On March 16, the EU Center sponsored a Symposium on “The Refugee Crisis and the New Right on the European Periphery.” The event was organized by Zsuzsa Gille (Sociology) and George Gasyna (Slavic Languages and Literatures) from the University of Illinois. Various academics presented their research in different areas regarding the Symposium topic.
The keynote address was given by Jószef Böröcz, Professor of Sociology at the Rutgers University in New Jersey. Böröcz lecture was about the “Materialist Background to the ‘Migration Crisis in Europe’.” He critically presented Hungary’s answers and actions towards the refugee crisis.
Hungary’s government under Prime Minister Victor Orban initiated a strong anti-immigrant and anti-immigration billboard campaign to prevent refugees from coming to Hungary. Addressing them in a rather informal and impolite way, the billboards said, for instance, “If you come to Hungary, you must respect our laws and culture.” Furthermore, Hungary’s government made it legally impossible to claim asylum in Hungary, and built up fences in its southern border. Also on the policy suggestions at the EU level, Hungary presented an extreme anti-immigrant posture.
After these actions, the Hungarian government came under criticism for, among other things, failing to stand up to legal principles, such as international laws, the Geneva convention, the acquis communautaire, or even the Hungarian constitution. Hungary’s actions were also marked as politically unacceptable and morally questionable.
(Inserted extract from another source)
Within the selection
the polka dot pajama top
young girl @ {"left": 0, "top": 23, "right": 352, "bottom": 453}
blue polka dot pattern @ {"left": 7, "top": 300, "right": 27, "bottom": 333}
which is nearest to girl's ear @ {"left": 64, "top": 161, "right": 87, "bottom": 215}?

In the end, Böröcz touched upon the differences between Eastern and Western Europe. In this regard he mentioned the concept of dependence, meaning by that a network which is more important for one actor than for the other. He also talked about the feeling of “ressentiment” of those who serve and are dominated.
Böröcz did not only outline Hungary’s answers to the refugee crisis but also tried to find reasons for these actions. The differences between Eastern and Western Europe are visible in many terms and it shows in the current migrant crisis.
Raphaela Berding is a MAEUS student and graduate assistant at the European Union Center.